In a preferred embodiment of the invention, L19IL2 is used according to the invention, which comprises the sequences according to SEQ ID. No 6 to 11.
In a preferred embodiment of the invention, L19IL2 is used according to the invention, which comprises the sequences according to SEQ ID. No. 1, 2, 3, 4, and 5.
In another embodiment of the invention the L19IL2 fusion protein contains variations compared to the sequences according to SEQ ID. No. 1, 2, 3, 4, and 5. Variations of the fusion protein L19IL2 are defined by variations as mentioned before. In particular, amino acids in the L19IL2 molecule may be modified according to Table 2, by deletion, insertion and/or substitution of amino acids compared to those defined by SEQ ID. No. 1, 2, 3, 4, and 5:
Further modifications are mentioned in Pini et al. (1998) J. Biol. Chem., Vol.: 273, pages 21769-21776, WO 02/20563, WO 2005/37312, and WO 99/58570.
The combination of the invention exhibits pharmacological activity. In particular, the combination shows pharmacological activity in a number of pathological or disease states in connection with a cancer, especially pancreatic cancer.
The combination of the invention is therefore indicated for use in treatment of non-small cell lung cancer, head and neck cancer, colon, ovarian and breast cancer, especially pancreatic cancer. The fusion protein and gemcitabine may be administered simultaneously or separately, at different times.
For the treatment of such conditions, the appropriate dose will, of course, vary depending upon, for example, the host, the mode of administration and the nature and severity of the condition being treated.
In general, an indicated repeat dose of the fusion protein L19IL2 in man is in the range of about 1-100 Mio IL-2 equivalent IU as a fixed dose, preferred 5-30 Mio IL-2 equivalent IU as a fixed dose per application.

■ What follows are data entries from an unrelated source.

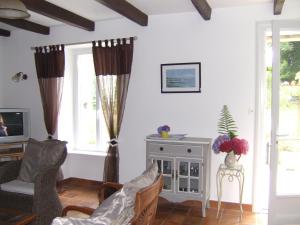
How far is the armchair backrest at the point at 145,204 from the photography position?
135 centimetres

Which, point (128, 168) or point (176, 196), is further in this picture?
point (128, 168)

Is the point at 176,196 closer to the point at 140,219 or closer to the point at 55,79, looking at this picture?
the point at 140,219

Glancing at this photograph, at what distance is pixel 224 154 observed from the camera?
3469 mm

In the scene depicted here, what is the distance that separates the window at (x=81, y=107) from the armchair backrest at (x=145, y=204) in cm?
291

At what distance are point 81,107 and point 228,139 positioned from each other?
2488 millimetres

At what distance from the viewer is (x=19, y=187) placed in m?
2.98

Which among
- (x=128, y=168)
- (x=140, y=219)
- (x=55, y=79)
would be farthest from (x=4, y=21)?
(x=140, y=219)

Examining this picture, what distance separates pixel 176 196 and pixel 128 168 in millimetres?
957

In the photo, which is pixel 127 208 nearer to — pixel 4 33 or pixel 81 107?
pixel 81 107

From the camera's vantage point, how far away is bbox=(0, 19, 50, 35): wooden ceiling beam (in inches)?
157

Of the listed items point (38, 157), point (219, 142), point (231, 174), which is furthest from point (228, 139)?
point (38, 157)

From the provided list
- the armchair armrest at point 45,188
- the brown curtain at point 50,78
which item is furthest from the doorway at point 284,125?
the brown curtain at point 50,78

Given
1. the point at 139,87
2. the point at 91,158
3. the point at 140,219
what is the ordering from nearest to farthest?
the point at 140,219
the point at 139,87
the point at 91,158

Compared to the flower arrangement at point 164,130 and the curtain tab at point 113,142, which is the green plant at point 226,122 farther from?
the curtain tab at point 113,142
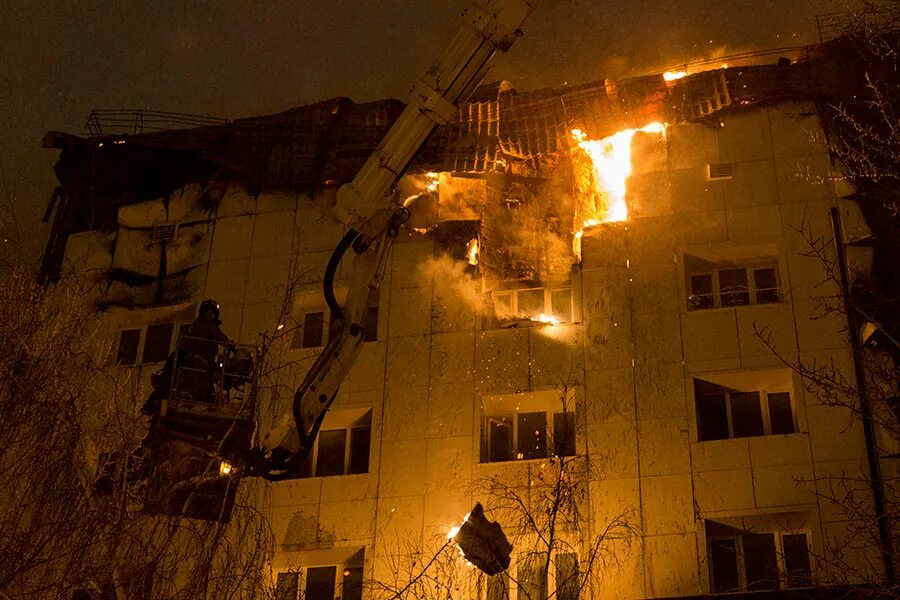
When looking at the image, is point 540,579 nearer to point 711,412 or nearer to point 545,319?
point 711,412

The antibody must be given in a dose that does not cause toxicity of the most sensitive organ in the body (dose limiting organ). For anti-bodies, the kidney might be the dose limiting organ and impact on the cardiovascular system might be dose-limiting for L19IL2.
Specific binding members of the present invention, including those comprising an anti-body antigen-binding domain, may be administered to a patient in need of treatment via any suitable route, usually by infusion into the bloodstream and/or directly into the site to be treated, e.g. tumor. The precise dose will depend upon a number of factors, the route of treatment, the size and location of the area to be treated (e.g. tumour), the precise nature of the antibody (e.g. whole antibody, scFv molecule), and the nature of any detectable label or other molecule attached to the antibody. Treatments may be repeated at daily, twice-weekly, weekly or monthly intervals, at the discretion of the physician.

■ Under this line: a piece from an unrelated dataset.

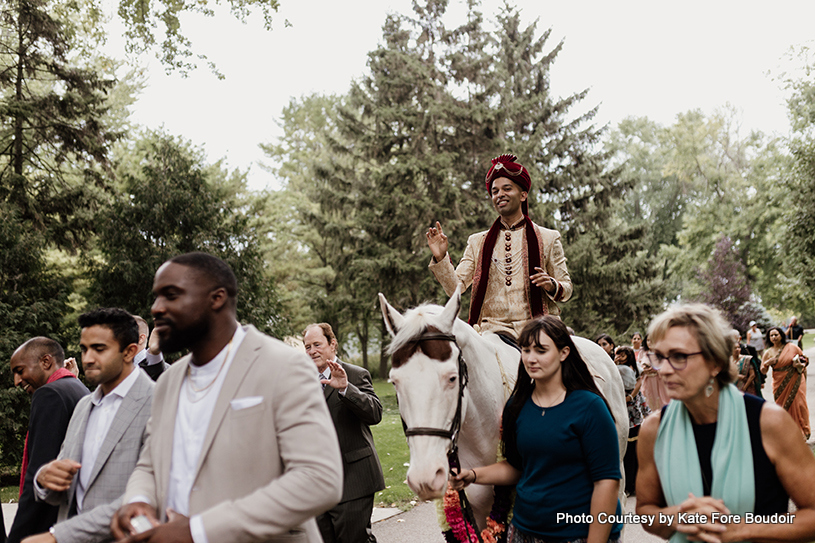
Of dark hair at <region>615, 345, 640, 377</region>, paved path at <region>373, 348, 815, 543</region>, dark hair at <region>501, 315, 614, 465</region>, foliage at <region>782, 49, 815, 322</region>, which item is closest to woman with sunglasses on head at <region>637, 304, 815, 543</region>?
dark hair at <region>501, 315, 614, 465</region>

The dose of gemcitabine administered will vary according to the mode of use and route of use, as well as to the requirements of the patient. In general, a weekly application is preferred over a daily dosing for a systemic therapy of adult patients. For the most commonly applied once-weekly schedule the standard dose for gemcitabine is 1000-1250 mg/m2 as an intravenous infusion over 15 to 30 minutes.

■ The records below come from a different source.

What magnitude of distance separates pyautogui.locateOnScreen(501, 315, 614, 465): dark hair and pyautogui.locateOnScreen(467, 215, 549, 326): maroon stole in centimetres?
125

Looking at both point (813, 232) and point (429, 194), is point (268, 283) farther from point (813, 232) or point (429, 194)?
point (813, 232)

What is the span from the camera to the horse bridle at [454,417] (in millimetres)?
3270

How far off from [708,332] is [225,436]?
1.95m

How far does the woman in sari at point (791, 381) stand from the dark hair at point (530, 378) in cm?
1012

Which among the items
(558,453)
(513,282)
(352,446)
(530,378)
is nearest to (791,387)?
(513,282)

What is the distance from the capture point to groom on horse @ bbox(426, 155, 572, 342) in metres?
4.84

The invention discloses in embodiments:
The preferred method of administration is parenteral, in particular intravenous infusion.
IL-2 is one of the most potent known anti-tumor cytokines. However, the efficacy of systemically applied IL-2 has been offset by accompanying toxicities. (Bubenik J, Den Otter W, Huland E. Local cytokine therapy of cancer: interleukin-2, interferons and related cytokines. Cancer Immunol Immunother 2000; 49:116-122; Baluna R, Rizo J, Gordon B E, Ghetie V, Vitetta E S. Evidence for a structural motif in toxins and interleukin-2 that may be responsible for binding to endothelial cells and initiating vascular leak syndrome. Proc Natl Acad Sci USA 1999; 96:3957-3962). As a result potential effort has been captured in the development of locoregional IL-2 treatment protocols. Recently, local IL-2 treatment of patients with advanced pancreatic cancer via arterial or portal venous catheters in combination with poly-chemotherapy has shown encouraging results yielding an increase of response rates, reduction of tumor load and prolongation of survival time (Abdel-Wahab M, El Shennawy F, Agha S, Ragab E, Fathi O, Sultan A, Elghawalby N, Ezzat F. Evaluation of cell mediated immunity in advanced pancreatic carcinoma before and after treatment with interleukin-2 (IL-2). Hepatogastroenterology 1999; 46 Suppl 1:1293-1296; Lygidakis N J, Vlachos L, Raptis S, Sgourakis G, Mourikis D, Kehagias D. Consecutive re-explorations for final resection of initially unresectable pancreatic head carcinoma. Hepatogastroenterology 1999; 46:2229-2239). In this context, the selective antibody based delivery of IL-2 to pancreatic cancer represents an appealing approach, because it would achieve the purpose of specifically accumulating IL-2 to the tumor, controlling likewise primary and disseminated tumors while limiting systemic toxicity. In this study, we investigate the therapeutic efficacy of the recombinant fusion protein L19IL2 in pancreatic cancer.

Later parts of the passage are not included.